Sony president reflects on why Concord failed | VGC

Must read

Sony president, COO and CFO Hiroki Totoki has shared his views on why Concord was a failure.

During a Q&A session following its latest financial earnings call, Sony management was asked numerous questions about the live service game, which was shut down 11 days after launch.

Totoki explained that the company’s foray into live service games is still a learning process, and that it had to take lessons from what happened with Concord.

“Currently, we are still in the process of learning,” he said via an interpreter. “And basically, with regards to new IP, of course, you don’t know the result until you actually try it.

“So for us, for our reflection, we probably need to have a lot of gates, including user testing or internal evaluation, and the timing of such gates. And then we need to bring them forward, and we should have done those gates much earlier than we did.

“Also, we have a siloed organisation, so going beyond the boundaries of those organisations in terms of development, and also sales, I think that could have been much smoother.

“And then going forward, in our own titles and in third-party titles, we do have many different windows. And we want to be able to select the right and optimal window so that we can deploy them on our own platform without cannibalisation, so that we can maximize our performance in terms of title launches. That’s all I have.”

Earlier in the call, Sony senior vice president for finance and IR Sadahiko Hayakawa noted the difference between the success of Helldivers 2 and the failure of Concord.

“We launched two live-service games this year,” he explained. “Helldivers 2 was a huge hit, while Concord ended up being shut down. We gained a lot of experience and learned a lot from both.

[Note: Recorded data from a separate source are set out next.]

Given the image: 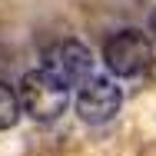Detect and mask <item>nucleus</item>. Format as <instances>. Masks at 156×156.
I'll use <instances>...</instances> for the list:
<instances>
[{
  "instance_id": "1",
  "label": "nucleus",
  "mask_w": 156,
  "mask_h": 156,
  "mask_svg": "<svg viewBox=\"0 0 156 156\" xmlns=\"http://www.w3.org/2000/svg\"><path fill=\"white\" fill-rule=\"evenodd\" d=\"M17 100H20V110H23L30 120L50 123V120H57L63 110H66L70 90L63 87L60 80H53L47 70H30V73H23V80H20Z\"/></svg>"
},
{
  "instance_id": "2",
  "label": "nucleus",
  "mask_w": 156,
  "mask_h": 156,
  "mask_svg": "<svg viewBox=\"0 0 156 156\" xmlns=\"http://www.w3.org/2000/svg\"><path fill=\"white\" fill-rule=\"evenodd\" d=\"M103 63H106V70L113 76H123V80L140 76L153 63V43H150V37L143 30H120L106 40Z\"/></svg>"
},
{
  "instance_id": "3",
  "label": "nucleus",
  "mask_w": 156,
  "mask_h": 156,
  "mask_svg": "<svg viewBox=\"0 0 156 156\" xmlns=\"http://www.w3.org/2000/svg\"><path fill=\"white\" fill-rule=\"evenodd\" d=\"M40 70H47L53 80H60L70 90V87H80V83H87L93 76V53L80 40H60V43H53L43 53V66Z\"/></svg>"
},
{
  "instance_id": "4",
  "label": "nucleus",
  "mask_w": 156,
  "mask_h": 156,
  "mask_svg": "<svg viewBox=\"0 0 156 156\" xmlns=\"http://www.w3.org/2000/svg\"><path fill=\"white\" fill-rule=\"evenodd\" d=\"M123 106V90L116 87L113 76H90L87 83H80V93H76V113L80 120L90 126L110 123Z\"/></svg>"
},
{
  "instance_id": "5",
  "label": "nucleus",
  "mask_w": 156,
  "mask_h": 156,
  "mask_svg": "<svg viewBox=\"0 0 156 156\" xmlns=\"http://www.w3.org/2000/svg\"><path fill=\"white\" fill-rule=\"evenodd\" d=\"M20 100H17V90L10 87V83H3L0 80V129H10V126H17L20 120Z\"/></svg>"
},
{
  "instance_id": "6",
  "label": "nucleus",
  "mask_w": 156,
  "mask_h": 156,
  "mask_svg": "<svg viewBox=\"0 0 156 156\" xmlns=\"http://www.w3.org/2000/svg\"><path fill=\"white\" fill-rule=\"evenodd\" d=\"M146 37H150V43H156V7L146 10Z\"/></svg>"
}]
</instances>
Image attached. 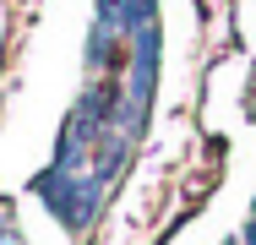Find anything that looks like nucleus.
Returning <instances> with one entry per match:
<instances>
[{
  "mask_svg": "<svg viewBox=\"0 0 256 245\" xmlns=\"http://www.w3.org/2000/svg\"><path fill=\"white\" fill-rule=\"evenodd\" d=\"M229 245H234V240H229Z\"/></svg>",
  "mask_w": 256,
  "mask_h": 245,
  "instance_id": "f257e3e1",
  "label": "nucleus"
}]
</instances>
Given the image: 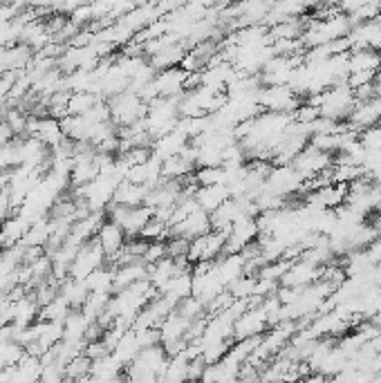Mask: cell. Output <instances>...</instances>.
I'll use <instances>...</instances> for the list:
<instances>
[{"label": "cell", "instance_id": "cell-1", "mask_svg": "<svg viewBox=\"0 0 381 383\" xmlns=\"http://www.w3.org/2000/svg\"><path fill=\"white\" fill-rule=\"evenodd\" d=\"M258 104L263 106V110H269V113H289L292 115L300 104V97L287 83L263 85L258 92Z\"/></svg>", "mask_w": 381, "mask_h": 383}, {"label": "cell", "instance_id": "cell-2", "mask_svg": "<svg viewBox=\"0 0 381 383\" xmlns=\"http://www.w3.org/2000/svg\"><path fill=\"white\" fill-rule=\"evenodd\" d=\"M225 242H227V231L211 229L206 231L204 236H197L190 240V249L186 258L190 265L204 262V260H216L218 256L225 254Z\"/></svg>", "mask_w": 381, "mask_h": 383}, {"label": "cell", "instance_id": "cell-3", "mask_svg": "<svg viewBox=\"0 0 381 383\" xmlns=\"http://www.w3.org/2000/svg\"><path fill=\"white\" fill-rule=\"evenodd\" d=\"M104 258H106V254H104L102 245H99L95 238L88 240L81 245V249L76 251V256L72 260V265H70L67 274L72 276L74 280H86L95 269L102 267Z\"/></svg>", "mask_w": 381, "mask_h": 383}, {"label": "cell", "instance_id": "cell-4", "mask_svg": "<svg viewBox=\"0 0 381 383\" xmlns=\"http://www.w3.org/2000/svg\"><path fill=\"white\" fill-rule=\"evenodd\" d=\"M334 164V155L325 153V150H318L316 146L307 144L300 153L294 157L292 166L298 170L300 175H303V179H312L316 177L318 173H323L325 168H330Z\"/></svg>", "mask_w": 381, "mask_h": 383}, {"label": "cell", "instance_id": "cell-5", "mask_svg": "<svg viewBox=\"0 0 381 383\" xmlns=\"http://www.w3.org/2000/svg\"><path fill=\"white\" fill-rule=\"evenodd\" d=\"M379 121H381V97H370L366 101H357L352 113L346 119V124L361 133V130L370 126H377Z\"/></svg>", "mask_w": 381, "mask_h": 383}, {"label": "cell", "instance_id": "cell-6", "mask_svg": "<svg viewBox=\"0 0 381 383\" xmlns=\"http://www.w3.org/2000/svg\"><path fill=\"white\" fill-rule=\"evenodd\" d=\"M269 325L267 311L265 307H254V309H245L243 314L236 318L234 325V336L236 339H247V336H260L263 329Z\"/></svg>", "mask_w": 381, "mask_h": 383}, {"label": "cell", "instance_id": "cell-7", "mask_svg": "<svg viewBox=\"0 0 381 383\" xmlns=\"http://www.w3.org/2000/svg\"><path fill=\"white\" fill-rule=\"evenodd\" d=\"M211 213H206L202 209H195L193 213L186 215L182 222H177L168 229L170 236H182V238H188L193 240L197 236H204L206 231H211Z\"/></svg>", "mask_w": 381, "mask_h": 383}, {"label": "cell", "instance_id": "cell-8", "mask_svg": "<svg viewBox=\"0 0 381 383\" xmlns=\"http://www.w3.org/2000/svg\"><path fill=\"white\" fill-rule=\"evenodd\" d=\"M27 130L32 137L43 141L47 148H54L65 139L61 121H56V119H32V121H27Z\"/></svg>", "mask_w": 381, "mask_h": 383}, {"label": "cell", "instance_id": "cell-9", "mask_svg": "<svg viewBox=\"0 0 381 383\" xmlns=\"http://www.w3.org/2000/svg\"><path fill=\"white\" fill-rule=\"evenodd\" d=\"M95 240L99 242V245H102L104 254H106L108 258H113V256H117L119 251H122V247L126 245V231H124L122 227H119L117 222L106 220V222H102V227H99Z\"/></svg>", "mask_w": 381, "mask_h": 383}, {"label": "cell", "instance_id": "cell-10", "mask_svg": "<svg viewBox=\"0 0 381 383\" xmlns=\"http://www.w3.org/2000/svg\"><path fill=\"white\" fill-rule=\"evenodd\" d=\"M188 72L184 67H166L162 74L153 79V85L157 90V97H177L186 88Z\"/></svg>", "mask_w": 381, "mask_h": 383}, {"label": "cell", "instance_id": "cell-11", "mask_svg": "<svg viewBox=\"0 0 381 383\" xmlns=\"http://www.w3.org/2000/svg\"><path fill=\"white\" fill-rule=\"evenodd\" d=\"M193 197L197 202V206L206 211V213H213V211L225 204V202L232 197L227 184H209V186H197V190H193Z\"/></svg>", "mask_w": 381, "mask_h": 383}, {"label": "cell", "instance_id": "cell-12", "mask_svg": "<svg viewBox=\"0 0 381 383\" xmlns=\"http://www.w3.org/2000/svg\"><path fill=\"white\" fill-rule=\"evenodd\" d=\"M379 65H381V52H377L375 47H355L352 52H348L350 72H366V70L377 72Z\"/></svg>", "mask_w": 381, "mask_h": 383}, {"label": "cell", "instance_id": "cell-13", "mask_svg": "<svg viewBox=\"0 0 381 383\" xmlns=\"http://www.w3.org/2000/svg\"><path fill=\"white\" fill-rule=\"evenodd\" d=\"M186 56L184 47L179 43H170L166 45L164 49H159V52L153 54V58H150V65L153 67H159V70H166V67H173L177 63H182V58Z\"/></svg>", "mask_w": 381, "mask_h": 383}, {"label": "cell", "instance_id": "cell-14", "mask_svg": "<svg viewBox=\"0 0 381 383\" xmlns=\"http://www.w3.org/2000/svg\"><path fill=\"white\" fill-rule=\"evenodd\" d=\"M61 296L70 302L72 307H81L83 302H86V298L90 296V289H88V285H86V280H70L67 285L61 289Z\"/></svg>", "mask_w": 381, "mask_h": 383}, {"label": "cell", "instance_id": "cell-15", "mask_svg": "<svg viewBox=\"0 0 381 383\" xmlns=\"http://www.w3.org/2000/svg\"><path fill=\"white\" fill-rule=\"evenodd\" d=\"M70 309H72V305L58 294L56 298H52L47 302V305H43V318L45 320H65Z\"/></svg>", "mask_w": 381, "mask_h": 383}, {"label": "cell", "instance_id": "cell-16", "mask_svg": "<svg viewBox=\"0 0 381 383\" xmlns=\"http://www.w3.org/2000/svg\"><path fill=\"white\" fill-rule=\"evenodd\" d=\"M164 236H168V225L164 220H159V218H150L146 222V227L139 231V238H144L146 242H153V240H162Z\"/></svg>", "mask_w": 381, "mask_h": 383}, {"label": "cell", "instance_id": "cell-17", "mask_svg": "<svg viewBox=\"0 0 381 383\" xmlns=\"http://www.w3.org/2000/svg\"><path fill=\"white\" fill-rule=\"evenodd\" d=\"M164 256H168V254H166V242H162V240H153V242H148V245H146V251H144L142 260L146 262V265H153V262L162 260Z\"/></svg>", "mask_w": 381, "mask_h": 383}]
</instances>
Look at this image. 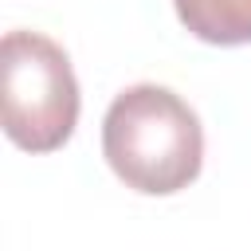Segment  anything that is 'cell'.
<instances>
[{
  "mask_svg": "<svg viewBox=\"0 0 251 251\" xmlns=\"http://www.w3.org/2000/svg\"><path fill=\"white\" fill-rule=\"evenodd\" d=\"M173 8L188 35H196L200 43H251V0H173Z\"/></svg>",
  "mask_w": 251,
  "mask_h": 251,
  "instance_id": "3957f363",
  "label": "cell"
},
{
  "mask_svg": "<svg viewBox=\"0 0 251 251\" xmlns=\"http://www.w3.org/2000/svg\"><path fill=\"white\" fill-rule=\"evenodd\" d=\"M0 106L4 133L27 153H55L78 126V78L67 51L43 35L16 27L0 43Z\"/></svg>",
  "mask_w": 251,
  "mask_h": 251,
  "instance_id": "7a4b0ae2",
  "label": "cell"
},
{
  "mask_svg": "<svg viewBox=\"0 0 251 251\" xmlns=\"http://www.w3.org/2000/svg\"><path fill=\"white\" fill-rule=\"evenodd\" d=\"M102 153L126 188L173 196L200 176L204 126L176 90L137 82L114 94L102 118Z\"/></svg>",
  "mask_w": 251,
  "mask_h": 251,
  "instance_id": "6da1fadb",
  "label": "cell"
}]
</instances>
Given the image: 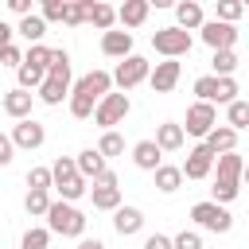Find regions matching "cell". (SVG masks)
<instances>
[{
  "label": "cell",
  "mask_w": 249,
  "mask_h": 249,
  "mask_svg": "<svg viewBox=\"0 0 249 249\" xmlns=\"http://www.w3.org/2000/svg\"><path fill=\"white\" fill-rule=\"evenodd\" d=\"M47 230L51 233H58V237H82L86 233V214L74 206V202H51V210H47Z\"/></svg>",
  "instance_id": "1"
},
{
  "label": "cell",
  "mask_w": 249,
  "mask_h": 249,
  "mask_svg": "<svg viewBox=\"0 0 249 249\" xmlns=\"http://www.w3.org/2000/svg\"><path fill=\"white\" fill-rule=\"evenodd\" d=\"M152 47H156V54H163V58H183V54H191L195 39H191V31H183L179 23H171V27L152 31Z\"/></svg>",
  "instance_id": "2"
},
{
  "label": "cell",
  "mask_w": 249,
  "mask_h": 249,
  "mask_svg": "<svg viewBox=\"0 0 249 249\" xmlns=\"http://www.w3.org/2000/svg\"><path fill=\"white\" fill-rule=\"evenodd\" d=\"M191 222L198 226V230H210V233H230L233 230V214L222 206V202H195L191 206Z\"/></svg>",
  "instance_id": "3"
},
{
  "label": "cell",
  "mask_w": 249,
  "mask_h": 249,
  "mask_svg": "<svg viewBox=\"0 0 249 249\" xmlns=\"http://www.w3.org/2000/svg\"><path fill=\"white\" fill-rule=\"evenodd\" d=\"M128 113H132L128 93H109V97H101V101H97V109H93V124H101L105 132H113Z\"/></svg>",
  "instance_id": "4"
},
{
  "label": "cell",
  "mask_w": 249,
  "mask_h": 249,
  "mask_svg": "<svg viewBox=\"0 0 249 249\" xmlns=\"http://www.w3.org/2000/svg\"><path fill=\"white\" fill-rule=\"evenodd\" d=\"M148 78H152V62L140 58V54H128V58L117 62V70H113V86H121V93L132 89V86H140V82H148Z\"/></svg>",
  "instance_id": "5"
},
{
  "label": "cell",
  "mask_w": 249,
  "mask_h": 249,
  "mask_svg": "<svg viewBox=\"0 0 249 249\" xmlns=\"http://www.w3.org/2000/svg\"><path fill=\"white\" fill-rule=\"evenodd\" d=\"M214 128H218V109H214V105H206V101H195V105L187 109V124H183V132H187V136H202V140H206Z\"/></svg>",
  "instance_id": "6"
},
{
  "label": "cell",
  "mask_w": 249,
  "mask_h": 249,
  "mask_svg": "<svg viewBox=\"0 0 249 249\" xmlns=\"http://www.w3.org/2000/svg\"><path fill=\"white\" fill-rule=\"evenodd\" d=\"M214 163H218V156H214V152H210L206 144H195V148L187 152V160H183L179 167H183V179H210Z\"/></svg>",
  "instance_id": "7"
},
{
  "label": "cell",
  "mask_w": 249,
  "mask_h": 249,
  "mask_svg": "<svg viewBox=\"0 0 249 249\" xmlns=\"http://www.w3.org/2000/svg\"><path fill=\"white\" fill-rule=\"evenodd\" d=\"M198 35H202V43L210 51H233V43H237V27L233 23H222V19H206Z\"/></svg>",
  "instance_id": "8"
},
{
  "label": "cell",
  "mask_w": 249,
  "mask_h": 249,
  "mask_svg": "<svg viewBox=\"0 0 249 249\" xmlns=\"http://www.w3.org/2000/svg\"><path fill=\"white\" fill-rule=\"evenodd\" d=\"M8 136H12V144H16V148H23V152H35V148H43V140H47V128H43L35 117H27V121H16Z\"/></svg>",
  "instance_id": "9"
},
{
  "label": "cell",
  "mask_w": 249,
  "mask_h": 249,
  "mask_svg": "<svg viewBox=\"0 0 249 249\" xmlns=\"http://www.w3.org/2000/svg\"><path fill=\"white\" fill-rule=\"evenodd\" d=\"M179 74H183L179 58H163V62H156V66H152V78H148V86H152L156 93H171V89L179 86Z\"/></svg>",
  "instance_id": "10"
},
{
  "label": "cell",
  "mask_w": 249,
  "mask_h": 249,
  "mask_svg": "<svg viewBox=\"0 0 249 249\" xmlns=\"http://www.w3.org/2000/svg\"><path fill=\"white\" fill-rule=\"evenodd\" d=\"M74 89L86 93V97H93V101H101V97L113 93V74H109V70H89V74H82V78L74 82Z\"/></svg>",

“We intend to share the lessons learned from our successes and failures across our studios, including in the areas of title development management as well as the process of continually adding expanded content and scaling the service after its release so as to strengthen our development management system.

“We intend to build on an optimum title portfolio during the current mid-range plan period that combines single-player games – which are our strengths and which have a higher predictability of becoming hits due to our proven IP – with live-service games that pursue upside while taking on a certain amount of risk upon release.”